Ausgewählter Abschnitt:
Im Bereich der Labienplastik sind nebst den medizinischen Gründen wie den Schmerzen bei der Miktion (Wasserlassen) oder der Friktion (Reibung) mehrheitlich ästhetische Gründe ausschlaggebend. Dies hat damit zu tun, dass es seit den 1990er Jahren trend ist, sich die Vulva zu rasieren. Auch wird viel offener mit dem Thema Sexualität und Pornographie in den Medien umgegangen und dies bringt es mit sich, dass sich bereits sehr junge Frauen ständig mit den in der Werbung dargestellten “perfekten” Körpern vergleichen und dementsprechend auch so aussehen wollen.  

Aus den beiden Sichtweisen der Praktik FGC und Labienplastik geht als gemeinsamer Nenner hervor, dass die Begründung der Praktik letztlich mit dem Schönheitsverständnis weiblicher Genitalien zusammenhängt. Man steht folglich vor der Frage, wie eine schöne bzw. ästhetische Vagina bei Frauen auszusehen hat. Bei den Schamlippen zeigen sich eindeutig Gemeinsamkeiten des Schönheitsverständnisses, obschon es vielleicht anders begründet ist. Bei FGC ist der Fokus historisch angelegt und basiert auf der sehr alten Tradition und der Idee, dass weibliche Genitalien nicht dem männlichen Geschlechtsteil ähneln sollen. Bei der Labiaplastik hingegen, welches ein neueres Phänomen ist im Vergleich mit FGC, liegt das Schönheitsverständnis in den durch die Medien definitiven Standards begründet. Sowohl in westlichen als auch in afrikanischen Kulturkreisen wird eine Vagina als „schön“ angesehen, wenn die Schamlippen nicht hervorstehen oder gross sind.

Anmerkung: Wir Autorinnen möchten an dieser Stelle noch einmal darauf hinweisen, dass wir uns bei diesem Vergleich nur auf Typen von FGC beschränken, die nicht die Entfernung der Klitoris beinhalten. 

Schlusswort

Die Schamlippenverkleinerung im Rahmen einer Labienplastik wird ganz klar abgegrenzt von der Beschneidung der weiblichen Genitalien (FGC) wie es einigen afrikanischen Ländern bis heute praktiziert wird. Edvin Turkof von der Medizinischen Universität Wien unterstreicht einen entscheidenden Unterschied der beiden Praktiken:

„Das eine sind die Schamlippen, die kann man korrigieren, wenn sie störend vergrößert sind. Das andere ist die Klitoris – und das ist die Grenze. Die darf man nicht anrühren.“ (Turkof, E., 2005, S. 165)

Und diesem Zitat schliessen sich die Autorinnen gerne an.

Angezeigte Daten:
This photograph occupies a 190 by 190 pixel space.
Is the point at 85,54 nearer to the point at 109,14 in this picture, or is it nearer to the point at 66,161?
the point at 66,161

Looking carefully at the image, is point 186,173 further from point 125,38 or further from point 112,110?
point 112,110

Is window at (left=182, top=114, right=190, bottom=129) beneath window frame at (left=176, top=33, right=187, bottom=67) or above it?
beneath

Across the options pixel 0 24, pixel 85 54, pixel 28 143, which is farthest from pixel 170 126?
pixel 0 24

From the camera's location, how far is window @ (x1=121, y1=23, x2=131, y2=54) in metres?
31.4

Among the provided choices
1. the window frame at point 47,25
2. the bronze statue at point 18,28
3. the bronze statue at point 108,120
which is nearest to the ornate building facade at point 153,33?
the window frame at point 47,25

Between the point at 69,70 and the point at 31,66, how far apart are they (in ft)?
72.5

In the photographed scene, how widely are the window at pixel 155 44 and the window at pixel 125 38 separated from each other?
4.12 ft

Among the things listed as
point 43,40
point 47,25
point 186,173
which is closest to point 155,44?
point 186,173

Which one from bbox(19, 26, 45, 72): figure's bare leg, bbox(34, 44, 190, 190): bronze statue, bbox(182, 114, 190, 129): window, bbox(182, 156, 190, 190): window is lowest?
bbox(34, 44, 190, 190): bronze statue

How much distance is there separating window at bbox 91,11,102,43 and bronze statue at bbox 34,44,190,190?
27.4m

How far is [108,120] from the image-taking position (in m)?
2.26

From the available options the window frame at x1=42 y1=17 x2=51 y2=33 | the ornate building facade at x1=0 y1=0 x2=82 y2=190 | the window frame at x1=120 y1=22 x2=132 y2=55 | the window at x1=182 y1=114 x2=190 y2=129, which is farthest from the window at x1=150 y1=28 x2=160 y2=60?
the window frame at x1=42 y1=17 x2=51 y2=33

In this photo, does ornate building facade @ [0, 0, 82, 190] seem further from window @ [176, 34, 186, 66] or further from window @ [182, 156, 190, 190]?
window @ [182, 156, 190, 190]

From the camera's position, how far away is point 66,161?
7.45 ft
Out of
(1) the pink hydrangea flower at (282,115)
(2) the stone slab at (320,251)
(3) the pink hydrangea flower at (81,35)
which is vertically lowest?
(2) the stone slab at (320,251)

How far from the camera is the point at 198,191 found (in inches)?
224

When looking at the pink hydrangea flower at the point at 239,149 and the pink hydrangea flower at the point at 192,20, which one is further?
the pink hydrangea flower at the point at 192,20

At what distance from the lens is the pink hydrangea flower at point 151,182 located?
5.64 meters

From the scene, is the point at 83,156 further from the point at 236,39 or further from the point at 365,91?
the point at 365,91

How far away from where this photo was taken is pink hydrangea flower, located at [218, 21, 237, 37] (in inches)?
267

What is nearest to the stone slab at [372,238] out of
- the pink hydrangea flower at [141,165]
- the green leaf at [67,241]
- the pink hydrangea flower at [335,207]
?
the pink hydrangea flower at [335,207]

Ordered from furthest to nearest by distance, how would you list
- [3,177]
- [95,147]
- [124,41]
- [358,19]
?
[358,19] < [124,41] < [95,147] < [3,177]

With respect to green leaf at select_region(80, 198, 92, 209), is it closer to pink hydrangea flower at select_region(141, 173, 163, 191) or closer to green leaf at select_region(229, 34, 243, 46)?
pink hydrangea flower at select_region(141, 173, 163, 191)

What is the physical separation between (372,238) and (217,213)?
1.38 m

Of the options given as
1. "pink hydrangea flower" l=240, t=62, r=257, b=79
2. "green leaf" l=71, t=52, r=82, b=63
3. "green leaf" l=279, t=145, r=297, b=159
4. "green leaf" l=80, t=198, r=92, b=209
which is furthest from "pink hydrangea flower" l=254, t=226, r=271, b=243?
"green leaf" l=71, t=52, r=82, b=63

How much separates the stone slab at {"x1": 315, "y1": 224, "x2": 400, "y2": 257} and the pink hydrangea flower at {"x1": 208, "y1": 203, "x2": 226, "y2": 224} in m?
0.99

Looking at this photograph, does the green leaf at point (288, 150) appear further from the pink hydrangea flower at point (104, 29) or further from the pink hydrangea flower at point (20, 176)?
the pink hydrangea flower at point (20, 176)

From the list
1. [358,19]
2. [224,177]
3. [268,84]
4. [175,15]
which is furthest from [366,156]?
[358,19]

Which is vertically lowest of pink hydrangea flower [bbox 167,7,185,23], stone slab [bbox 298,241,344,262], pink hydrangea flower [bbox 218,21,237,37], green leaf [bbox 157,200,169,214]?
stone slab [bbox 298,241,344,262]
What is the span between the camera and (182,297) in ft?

Arbeitsanweisungen:
a) Drucken Sie den Abschnitt zur Labienplastik ab „Die Schamlippenverkleinerung im“ bis einschließlich „2005, S. 165)“ wortgetreu ab.
b) Erklären Sie in ein bis drei Sätzen anhand des Abschnitts zur Labienplastik, warum bei diesem Eingriff mehrheitlich ästhetische Gründe ausschlaggebend sind.

Ergebnisse:
a)
Die Schamlippenverkleinerung im Rahmen einer Labienplastik wird ganz klar abgegrenzt von der Beschneidung der weiblichen Genitalien (FGC) wie es einigen afrikanischen Ländern bis heute praktiziert wird. Edvin Turkof von der Medizinischen Universität Wien unterstreicht einen entscheidenden Unterschied der beiden Praktiken:

„Das eine sind die Schamlippen, die kann man korrigieren, wenn sie störend vergrößert sind. Das andere ist die Klitoris – und das ist die Grenze. Die darf man nicht anrühren.“ (Turkof, E., 2005, S. 165)

b) Seit den 1990er Jahren ist es Trend, die Vulva zu rasieren. Zudem gehen die Medien offener mit Sexualität und Pornographie um. Dadurch vergleichen sich bereits sehr junge Frauen ständig mit den in der Werbung dargestellten „perfekten“ Körpern und wollen ebenso aussehen.